Unfortunately, in the real world, not everyone is running the latest and greatest hardware. Hundreds of millions of people access the internet solely on older Android phones with slightly more processing power than a potato, through internet connections only a little faster than dial-up. For these users, a huge JavaScript bundle takes forever to load, and even longer for their device to parse and run. Even in less extreme cases, there are countless users around the world who aren’t using the latest and greatest hardware. For them, massive JavaScript apps are usable (but painful).

Angular Ivy Expectations

The Angular Ivy renderer will help in several ways:

  1. It is being written with an eye on efficiency, so it will accomplish the same tasks while executing far fewer CPU instructions. This will improve both the battery life and the sanity of users with less-than-powerful devices.
  2. The renderer will be written in a much more modular fashion that the current renderer. This will make it much more amenable to tree-shaking and dead code elimination. As a result, your production JavaScript bundle will include only the code that is needed to run your application, instead of bundling together everything plus the kitchen sink as often happens with the current rendered.
  3. In addition to the bundle-size reduction and improved rendering speed, Angular Ivy has another few quality-of-life enhancements for Angular developers. Rebuild times are significantly faster. So if you’re running your app in development mode and waiting for your changes to appear, you’re now going to be spending a lot less time waiting.
  4. Template-type checking is improved, which means you’ll catch more errors at compile time instead of at runtime. Runtime template bugs are annoying, because they either bite you during testing, or they bite your users when they’re trying to use your app.
  5. The Angular Ivy template compiler will generate code that is human readable, which the current View Engine compiler doesn’t do. This will come in handy when trying to track down tough template bugs.

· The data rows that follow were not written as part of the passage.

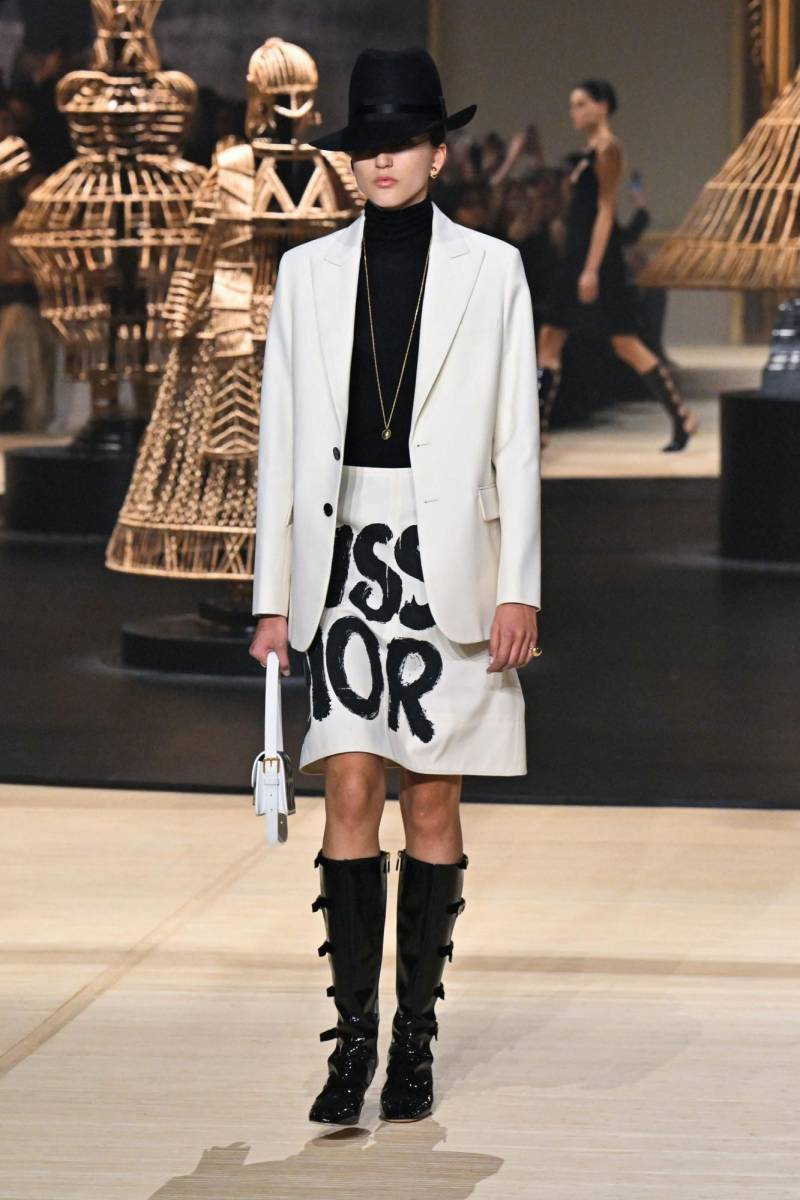 La primera silueta emergió en un traje beige y sobrio con el logo “Miss <b>Dior</b>” serigrafiado a lo largo con un pincel grueso.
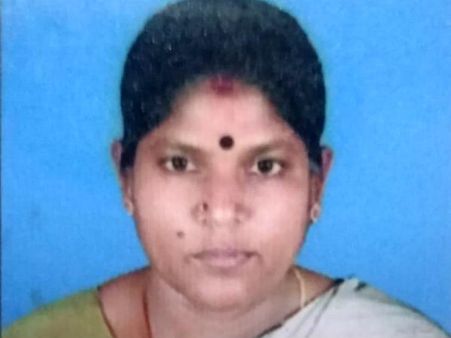 <b>EXCLUSIVE:</b> 20 வருடமாக.. பரமக்குடி சண்முகவள்ளி கடையில் மட்டும் கூட்டம் கட்டி ஏறுவது ஏன்?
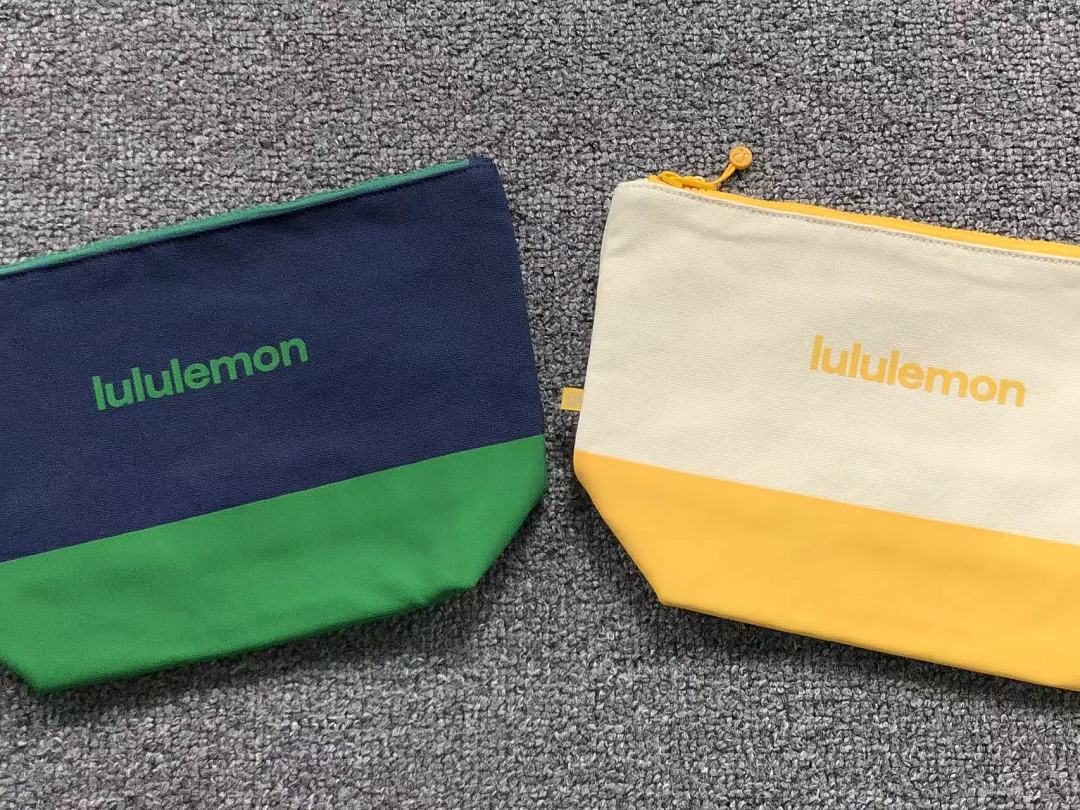 On Running 113 LULULEMON BAG 4208220775 (Long 29CM* Wide 9CM* High 20CM) - Image 3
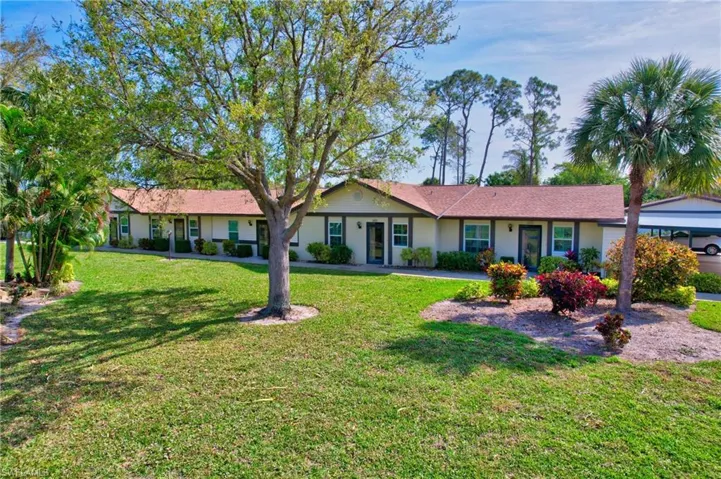 1073 Pine Isle LN # 1073, NAPLES FL 34112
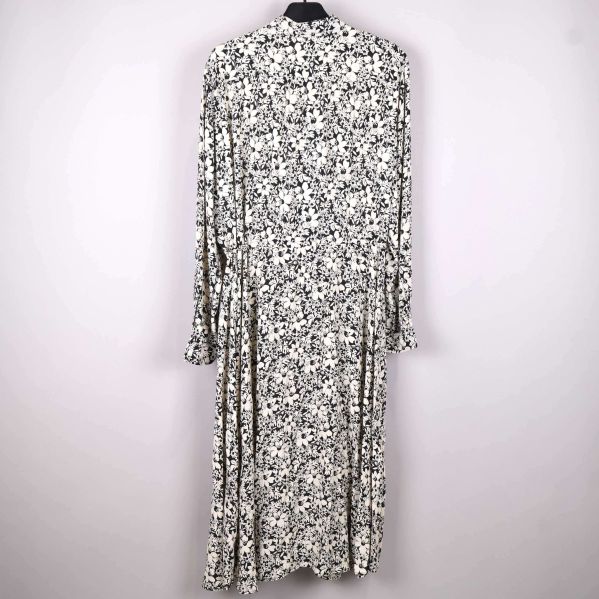 Baksida av långklänning med svartvitt blommönster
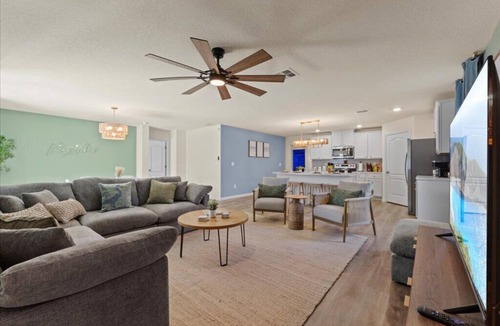 Indian Trails House | The Palmetto Coastal Oasis + Game Room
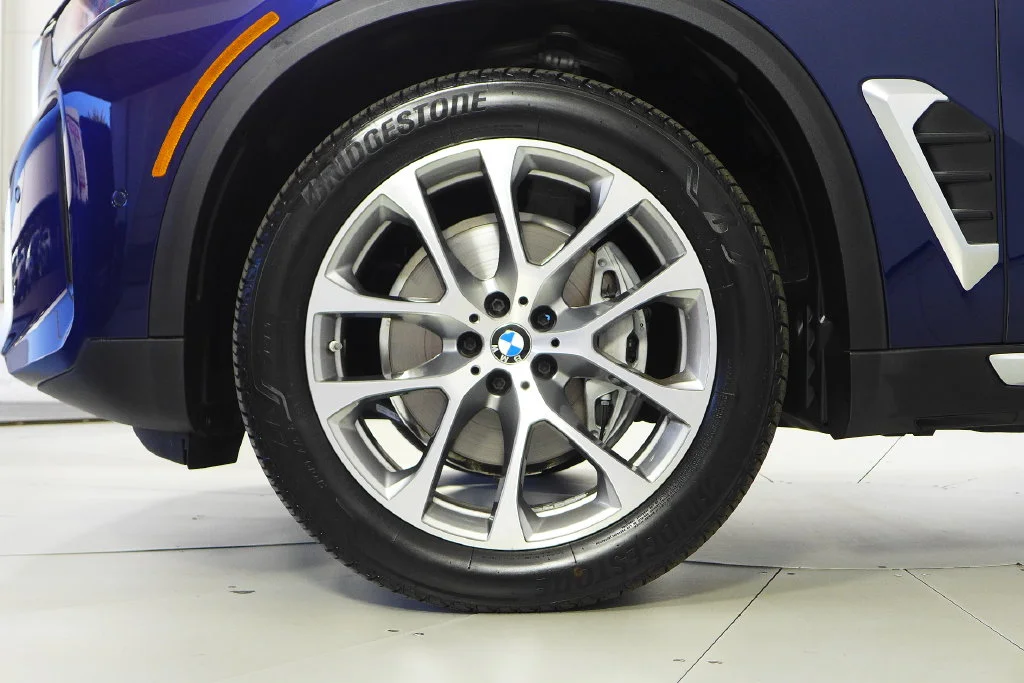 Used 2026 Blue BMW xDrive40i image 5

The net result: smaller apps, faster apps, happier developers, and happier users.

Angular’s Past, Present, and Future

If you’ve been using Angular from its early days all the way until now, then congratulations! While there have been plenty of rough patches, we’ve ended up with a fast, modern framework that is fun to use.

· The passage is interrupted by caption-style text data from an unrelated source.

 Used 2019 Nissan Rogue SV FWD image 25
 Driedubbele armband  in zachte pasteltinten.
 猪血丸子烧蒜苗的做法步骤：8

If you were an AngularJS developer but moved on to React, Vue, or something else, I encourage you to give Angular another look. It’s worth your time, even if you decide to stick with what you’re using now.

And if you’ve never used Angular at all, why not give it a shot?

We’ve just been on a whirlwind tour through Angular’s past, present, and future. Without a doubt, it has been quite a ride. Regardless of your Angular background, I hope you’ve enjoyed the tour!